Fatima ticks off other examples. “A ceasefire on May 12,” which followed news of an airstrike in Sa’wan, east of the capital, that had killed 17 civilians, reported by Amnesty International.
”And a massacre on a market and a restaurant in Zabid … The Saudis said it's a five-day ceasefire to allow aid in… Lies. Didn’t happen.”
In July, coalition planes targeted two apartment complexes near the power plant at al-Mokha. Human RIghts Watch documented the incident, in which nine bombs were dropped, killing 120 residents.
The next day, outrage over civilian deaths was papered over with a Saudi ceasefire announcement.
Only the Saudis know whether they announce ceasefires to deflect criticism of possible war crimes. Fatima believes the timing is deliberate. “Obviously they know how to spin news,” she says. “But they can't keep using the same strategy, because people are noticing.”
Dhamar University student Ahmed Algohbary has kept his own list of air strikes and subsequent ceasefires. Ahmed hopes that the April 10 ceasefire will bring a full stop to the fighting. But like Fatima, he is not optimistic. “Because [in] all the previous ceasefires,” he writes, “Saudi used it as a cover up for new operation in Yemen… For me as a Yemeni,” Ahmed says,”I don’t think that this ceasefire will be any different.”
Sarah Leah Whitson, Middle East and North Africa Director for Human Rights Watch, did not want to speculate on whether Saudi Arabia invokes ceasefire announcements, deliberately, to deter public criticism following attacks.
But she says, "There's certainly a correlation, such as immediately following the most recent strike on [the] market… which the UN High Commissioner for Human Rights very strongly condemned. Immediately following that, there was a ceasefire announcement and the notion that there would be peace talks.
"Mind you," Whitson adds "the airstrikes have continued each time a ceasefire has been promised or announced, so it's not clear at all that there's any commitment to an actual ceasefire."

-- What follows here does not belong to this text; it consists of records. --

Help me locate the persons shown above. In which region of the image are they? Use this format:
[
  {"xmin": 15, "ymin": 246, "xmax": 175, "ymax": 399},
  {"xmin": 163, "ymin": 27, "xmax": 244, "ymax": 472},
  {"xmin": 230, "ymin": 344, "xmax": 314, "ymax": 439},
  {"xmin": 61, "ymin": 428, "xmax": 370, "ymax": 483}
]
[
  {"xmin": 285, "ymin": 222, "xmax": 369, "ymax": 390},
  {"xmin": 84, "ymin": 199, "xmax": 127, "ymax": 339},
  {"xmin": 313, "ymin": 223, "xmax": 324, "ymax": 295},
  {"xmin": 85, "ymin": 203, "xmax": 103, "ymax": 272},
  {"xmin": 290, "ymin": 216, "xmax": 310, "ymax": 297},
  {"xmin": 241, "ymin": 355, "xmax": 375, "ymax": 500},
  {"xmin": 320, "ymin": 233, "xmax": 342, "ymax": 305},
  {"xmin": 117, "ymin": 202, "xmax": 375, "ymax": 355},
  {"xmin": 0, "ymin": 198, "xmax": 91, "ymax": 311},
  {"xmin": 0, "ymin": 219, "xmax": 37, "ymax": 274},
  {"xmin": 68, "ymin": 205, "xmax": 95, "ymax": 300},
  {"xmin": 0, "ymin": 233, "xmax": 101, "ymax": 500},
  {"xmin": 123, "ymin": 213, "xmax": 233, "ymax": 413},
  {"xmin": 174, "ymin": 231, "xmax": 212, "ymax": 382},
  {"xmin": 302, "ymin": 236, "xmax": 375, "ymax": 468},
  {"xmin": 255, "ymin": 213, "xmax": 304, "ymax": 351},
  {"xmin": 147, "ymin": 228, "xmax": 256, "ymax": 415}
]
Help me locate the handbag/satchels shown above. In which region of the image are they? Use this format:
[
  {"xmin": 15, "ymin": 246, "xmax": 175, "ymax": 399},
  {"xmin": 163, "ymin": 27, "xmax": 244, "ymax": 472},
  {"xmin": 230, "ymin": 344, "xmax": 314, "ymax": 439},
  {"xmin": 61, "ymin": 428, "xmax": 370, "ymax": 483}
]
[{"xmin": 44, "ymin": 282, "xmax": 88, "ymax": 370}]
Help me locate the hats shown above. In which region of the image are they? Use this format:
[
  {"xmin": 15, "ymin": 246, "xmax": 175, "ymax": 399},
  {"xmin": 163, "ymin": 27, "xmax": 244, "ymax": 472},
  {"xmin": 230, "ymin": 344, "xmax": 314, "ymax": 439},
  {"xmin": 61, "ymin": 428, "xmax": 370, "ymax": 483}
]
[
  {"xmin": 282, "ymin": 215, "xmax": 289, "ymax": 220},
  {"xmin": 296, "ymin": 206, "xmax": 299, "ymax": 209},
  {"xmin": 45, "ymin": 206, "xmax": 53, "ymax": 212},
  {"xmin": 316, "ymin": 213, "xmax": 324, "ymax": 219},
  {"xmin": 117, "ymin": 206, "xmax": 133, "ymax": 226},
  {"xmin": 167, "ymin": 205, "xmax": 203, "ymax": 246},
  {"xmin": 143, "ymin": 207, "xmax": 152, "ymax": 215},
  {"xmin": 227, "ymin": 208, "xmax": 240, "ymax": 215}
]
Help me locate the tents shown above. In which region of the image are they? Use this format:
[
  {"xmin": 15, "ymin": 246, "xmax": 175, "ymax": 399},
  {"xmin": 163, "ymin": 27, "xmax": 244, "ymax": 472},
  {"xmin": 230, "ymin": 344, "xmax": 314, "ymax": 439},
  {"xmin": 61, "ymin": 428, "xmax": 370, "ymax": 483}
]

HRW's Whitson does see good reason for the Saudis to choose this week to announce peacemaking moves. "I think they certainly see it in their interest to avoid the ongoing bad press about their disastrous campaign in Yemen," she says, "and groups like ours that continue to expose the indiscriminate bombs which they've rained down in Yemen."
I reached out to the Saudi Embassy in Washington, DC for comment, but they did not respond in time for this article.